I also read Scott McCloud's Reinventing Comics, the sequel to his 1993 Understanding Comics. UC is a very interesting book, examining the elements of sequential art storytelling (mainly comic books, but also newspaper strips, airline flight safety guideline strips, and anything else involving putting static pictures in sequence to tell a story or convey a message). There has not been much intellectual study of the art form (certainly nowhere near the study which has gone into nearly every other art form), and although I disagree with some of McCloud's statements (for instance, I strongly disagree with his observations about what makes Japanese Manga work, which may explain why it doesn't work for me), it's still an illuminating book.
Reinventing Comics is quite a different matter. As its title suggests, it's forward-looking: The comic book industry in America is in a slump, and doesn't seem likely to pull out of it anytime soon. Probably correctly, McCloud charges that a big part of the problem is lack of diversity: Diversity of subject matter (the vast majority of comics involve superheroes; there are a few science fiction, fantasy, mystery, crime and noir niches, but they are by far the minority), and diversity of readers (the majority of comics readers are teenage and young adult white males) and creators (mostly white males, albeit of varying ages). Unsurprisingly this lack of diversity has not motivated many people from outside the existing industry to come in and try something new to change things, and the status quo is reinforced from top to bottom throughout the production and distribution chain.
About half the book is also dedicated to the impact of computer technology on comics: Computers are often used to help produce comics (most coloring and lettering is now done by computer, for instance), and may soon be used to distribute comics (over the net, natch), and open the door to new styles of comics which take advantage of the medium to do things which were never possible before.
And, as in UC, RC contains a wealth of references to comics I've never even heard of. I'm not the most well-read comics aficionado around, but I at least check out a lot of different stuff just to see what's out there, but McCloud referred to at least a dozen books which had never even registered on my radar screen whatsoever. Wow.
But, I don't think Reinventing Comics is nearly as successful as Understanding Comics. The main reason for this is that while even today UC is still a revelation, RC mostly covers ground which has been covered in some small depth by many others in the industry in recent years, and although some of the details differ, I don't think McCloud really offers any new solutions or even a particular different analysis of the problems that face the medium.

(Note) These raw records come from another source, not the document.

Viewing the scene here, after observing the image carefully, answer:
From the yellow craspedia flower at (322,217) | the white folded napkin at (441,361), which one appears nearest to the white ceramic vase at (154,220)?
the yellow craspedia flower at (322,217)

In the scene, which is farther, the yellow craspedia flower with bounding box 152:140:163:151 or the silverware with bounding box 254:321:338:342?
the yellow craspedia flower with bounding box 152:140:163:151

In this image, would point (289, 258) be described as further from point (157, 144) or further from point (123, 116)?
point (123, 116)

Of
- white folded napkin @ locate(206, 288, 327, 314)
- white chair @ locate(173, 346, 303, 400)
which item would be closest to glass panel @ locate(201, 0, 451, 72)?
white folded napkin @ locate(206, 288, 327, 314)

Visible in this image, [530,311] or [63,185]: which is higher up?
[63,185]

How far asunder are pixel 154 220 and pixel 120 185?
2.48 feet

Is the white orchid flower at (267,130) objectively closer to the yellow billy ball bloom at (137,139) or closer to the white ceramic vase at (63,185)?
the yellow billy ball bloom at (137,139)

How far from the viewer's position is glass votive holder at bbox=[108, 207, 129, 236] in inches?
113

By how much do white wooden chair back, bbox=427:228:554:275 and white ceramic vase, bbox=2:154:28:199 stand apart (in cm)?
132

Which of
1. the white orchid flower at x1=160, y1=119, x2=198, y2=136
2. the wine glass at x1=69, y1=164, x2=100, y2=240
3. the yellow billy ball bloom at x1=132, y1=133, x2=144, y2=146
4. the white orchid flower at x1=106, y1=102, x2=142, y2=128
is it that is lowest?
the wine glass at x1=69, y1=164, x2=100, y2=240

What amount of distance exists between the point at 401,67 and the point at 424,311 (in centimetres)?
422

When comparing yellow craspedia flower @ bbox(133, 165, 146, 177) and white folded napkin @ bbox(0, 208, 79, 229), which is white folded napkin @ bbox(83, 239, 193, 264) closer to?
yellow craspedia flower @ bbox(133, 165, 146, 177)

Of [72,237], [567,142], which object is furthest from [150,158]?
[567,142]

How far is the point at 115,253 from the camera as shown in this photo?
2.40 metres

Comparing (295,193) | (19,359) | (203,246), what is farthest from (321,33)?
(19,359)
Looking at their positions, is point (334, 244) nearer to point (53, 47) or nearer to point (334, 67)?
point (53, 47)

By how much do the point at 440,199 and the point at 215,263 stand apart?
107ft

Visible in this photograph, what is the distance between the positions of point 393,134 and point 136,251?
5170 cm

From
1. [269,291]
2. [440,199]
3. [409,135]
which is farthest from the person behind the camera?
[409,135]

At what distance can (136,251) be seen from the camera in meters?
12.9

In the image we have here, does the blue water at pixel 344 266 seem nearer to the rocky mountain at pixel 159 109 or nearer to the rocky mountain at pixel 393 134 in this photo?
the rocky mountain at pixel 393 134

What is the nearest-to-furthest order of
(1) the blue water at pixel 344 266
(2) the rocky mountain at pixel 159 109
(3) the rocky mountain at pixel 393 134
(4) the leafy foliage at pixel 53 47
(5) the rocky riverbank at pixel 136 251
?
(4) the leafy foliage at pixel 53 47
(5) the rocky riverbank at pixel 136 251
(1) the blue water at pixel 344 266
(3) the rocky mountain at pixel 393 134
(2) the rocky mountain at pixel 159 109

And though his understanding of computer technology is surprisingly deep for someone who's not himself a trained computer geek (the only differences I have with his technical acumen are quibbles), I think the future of art on computers and networks is sufficiently uncertain that small shifts in technology could completely smother McCloud's predictions. (My prediction: If comics can't make it in print, it certainly won't make it on the net, because I believe that people will gravitate towards movie or virtual reality technology instead. There may be a few holdouts, but the majority of the public won't see the point of static pictures to tell stories when perceived-to-be-better media are available.)
There's another point on which RC disappointed me: The artwork. Both UC and RC are told in comics form themselves, but when I went back to look at UC - which was done by hand - the art seemed much more fluid and intricate than the computer-creation-aided art in RC, which seems rather flat. I didn't actually realize this while reading RC, but the difference struck me when I compared the two.
Anyway, I can't particularly recommend Reinventing Comics even to comics fans, unless you're just a huge fan of the art form. And for non-fans, I'd recommended Understanding Comics instead. It's a charming and illuminating look into a medium you might not be familiar with. (It's still available at many bookstores.)